The boss of NatWest has U-turned on her decision not to appear in front of MPs next week as they scrutinise the UK’s biggest banks on why savings rates are so low while borrowing costs have spiked.
Dame Alison Rose, NatWest’s chief executive, came under pressure from the Treasury Committee after saying she was too busy to attend the meeting.
Harriett Baldwin, the committee’s newly elected chair, said she was “very keen that all the major banks’ top executives appear before our committee”, and stressed she did not want it to be an all-male panel.
But the banking giant made a U-turn on this decision and Dame Alison is now due to attend, alongside the UK chief executives of Barclays and HSBC, and the group chief executive of Lloyds Bank.
A NatWest spokesperson said: “Following further discussions with the Treasury Committee on the vital issues at hand, Alison Rose will be attending next week’s committee hearing.”
The hearing is set to question the bank executives over why their customers can expect to earn just 0.5% to 0.65% interest on basic savings accounts.
Meanwhile, people with a variable-rate mortgage were paying more than 4% interest at the end of 2022, up from 2% at the start of the year, according to the Bank of England.

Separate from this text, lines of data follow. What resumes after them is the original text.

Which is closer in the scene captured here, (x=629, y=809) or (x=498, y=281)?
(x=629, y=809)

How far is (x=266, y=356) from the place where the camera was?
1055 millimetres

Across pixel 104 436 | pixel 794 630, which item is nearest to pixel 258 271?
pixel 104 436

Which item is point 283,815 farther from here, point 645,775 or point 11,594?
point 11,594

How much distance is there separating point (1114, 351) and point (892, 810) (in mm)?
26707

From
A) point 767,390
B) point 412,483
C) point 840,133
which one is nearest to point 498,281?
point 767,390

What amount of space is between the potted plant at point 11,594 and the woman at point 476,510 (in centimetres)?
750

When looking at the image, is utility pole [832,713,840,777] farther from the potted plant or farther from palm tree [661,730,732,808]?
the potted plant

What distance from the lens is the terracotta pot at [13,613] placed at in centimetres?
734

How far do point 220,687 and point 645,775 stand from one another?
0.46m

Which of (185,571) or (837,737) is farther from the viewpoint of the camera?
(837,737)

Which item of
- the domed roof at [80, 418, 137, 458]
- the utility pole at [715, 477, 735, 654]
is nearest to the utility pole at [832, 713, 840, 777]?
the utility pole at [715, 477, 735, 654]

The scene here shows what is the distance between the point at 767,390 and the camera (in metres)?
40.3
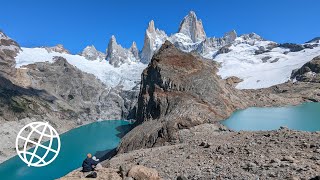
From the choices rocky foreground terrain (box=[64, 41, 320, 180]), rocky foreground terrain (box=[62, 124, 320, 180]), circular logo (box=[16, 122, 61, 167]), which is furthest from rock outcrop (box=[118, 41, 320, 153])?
rocky foreground terrain (box=[62, 124, 320, 180])

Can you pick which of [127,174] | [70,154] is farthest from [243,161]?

The committee said it could also explore whether banks are boosting their profits by increasing the gap between the interest paid out to savers, and the interest paid in by borrowers.
Banks have come under scrutiny in recent months for reporting significantly higher profits after raking in more income from higher borrowing costs, although the big lenders have insisted they are not yet seeing any significant signs of stress from borrowers.
Ms Baldwin said: “We look forward to questioning the leaders of the UK’s biggest banks on issues of fundamental importance to our constituents.
“Public scrutiny of our largest financial institutions is vital.
“We look forward to hearing their views on a variety of topics, including savings rates, the outlook for the mortgage market, bank branch closures and changes to financial services regulations.”
The probe will take place on Tuesday morning in the Houses of Parliament.